カルチャー
南綾子インタビュー

「一生セックスなしでも3日泣くだけ」官能を描く作家・南綾子、その意外なコンプレックス

2014/08/24 19:00

――セックス描写はどうでしょう。体調が悪い紗江に対して、不倫相手の長島が言う「ちんちん入れたら治るかもよ」が、なんとも的外れで衝撃的でした(笑)。南さんにとって、別にセックスが男とのゴールではないんだなと思いました。

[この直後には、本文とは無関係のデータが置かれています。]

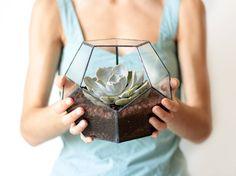 Cultivés dans des écrins de verres, ces jardins miniatures investissent discrètement, mais sûrement, nos intérieurs. Voici notre sélection.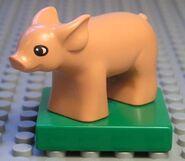 Duplo pig1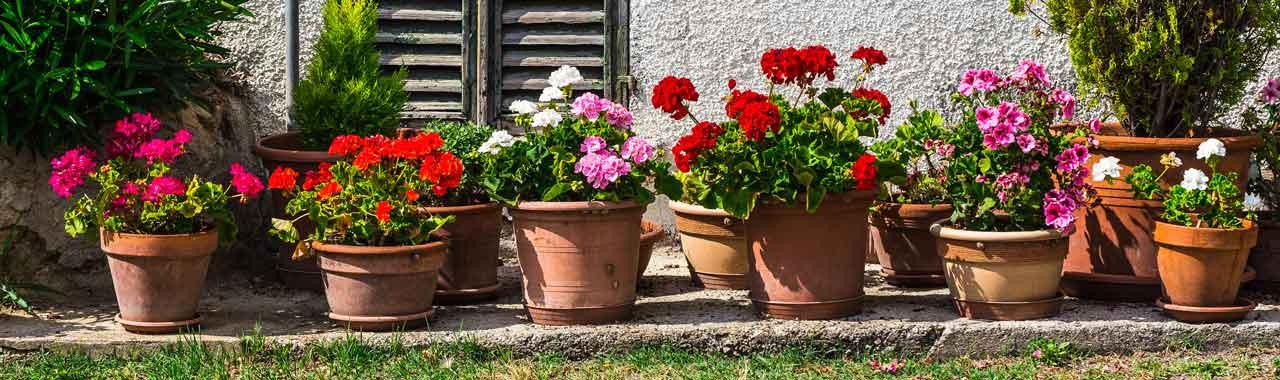Des géraniums côte à côte devant une maison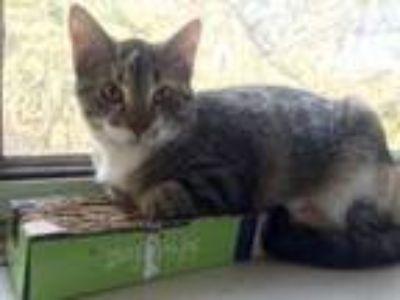 Adopt Tula Faye a American Shorthair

 そうですね、私はセックスがゴールではないと思うし、男性とはセックスしなくても一緒に寝ていられる関係になりたいと思います。「しない」という選択肢が取れる関係が理想ですね。ただ、セックス描写では、普段それほどセックスのことを考えているわけではないという普通の女性が、ふとボルテージの上がる瞬間を書きたいと思っています。男性向けの官能小説では、女は四六時中発情しているみたいな書かれ方をされますけど、そんなことってあり得ないでしょう。普段はいろんなことに時間を取られて疲れている女の人が、パッとスイッチが入るあの感じを、私は書きたいです。

『密やかな口づけ』(幻冬舎文庫)

――セックスシーンが、リアリティある淡々とした描写である一方、紗江はよく知りもしない燕君を家に呼んだり、ご飯を食べさせてあげたりと、非常に積極的です。南さんの作品では、セックスをするきっかけを作るのは女性の場合が多いですよね。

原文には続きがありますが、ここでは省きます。